İstanbul, Cihangir’de geçen ve bir kent filmi olarak tasarlanan yapım, başında ve sonunda verdiği “mekân – karakter – zaman” üçlüsünde, Nietzsche’nin “bengi dönüş”üne de göz kırpıyor gibi! Savrulan zamanın içine / dışına sıkışmış bir an / iki karakter ve dolayısıyla biz seyirciler… O sıkışmışlığı çevreleyen karlı hava ise bir metafora dönüşüp; tüm film boyunca Alper’in yüzündeki, duygu ve düşüncelerindeki donukluk / soğukluk / durağanlık oluyor gibi! Başlangıç ve son veyahut son ve başlangıç; aslında fark etmiyor; gün sonunda “z raporu”na çıkan Alper’in dünyası oluyor! Evci’nin de dediği gibi: “Mekânın ruhu zamanla da çok paralel… ve bu film, bireyin içe doğru bakışı, anlatışı.”

“Ne içindeyim zamanın ne de büsbütün dışında”

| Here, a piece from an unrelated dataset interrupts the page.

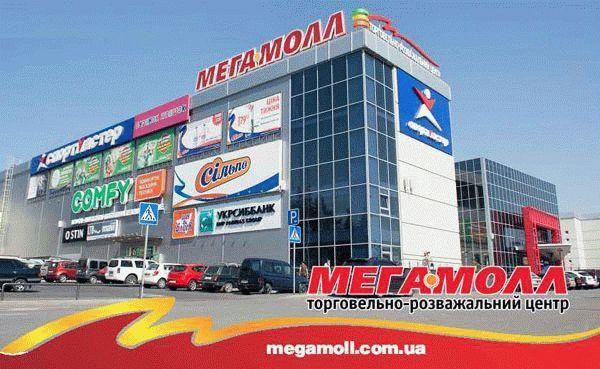 Мегги молл интернет магазин каталог товаров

Üstat Zeki Demirkubuz’un “öve öve bitiremediği” “Savrulan Zaman”ı üçleme olarak düşündüğünü söyleyen Evci: “Hayatın üç farklı evresini ele alan bir hikâye yapısı düşündüm. Bu arayış içindeki insanı bir evliliğin içinde görmek ya da hayatı savrulan biri olarak ele almak istedim. Hepimiz bir şekilde savruluyoruz; kimimiz bunun farkında, kimimiz değil... Alper’in yaşadığı, aslında hepimizin deneyimlediği bir süreç. Zaman, hastalık, ölüm gibi konularda çaresiziz. Filmde de ölüm ve hayatın sonuna dair bir his var; bu durum sabrı ve çaresizliği beraberinde getiriyor. İkinci evrede, aynı karakteri evlilik içinde, baba olduğu, yani farklı koşullarda göreceğiz. Aslında hayat döngüsü gibi, ilişkiler üzerinden insanın çıkmazlarını, açmazlarını anlamaya ya da o alanları karıştırmaya çalışan bir film ikilisi olacak. Şu anda diğer parçasıyla ilgili çalışıyorum. Ama tabii araya başka bir film /senaryo girdi, süreçte bakacağım.”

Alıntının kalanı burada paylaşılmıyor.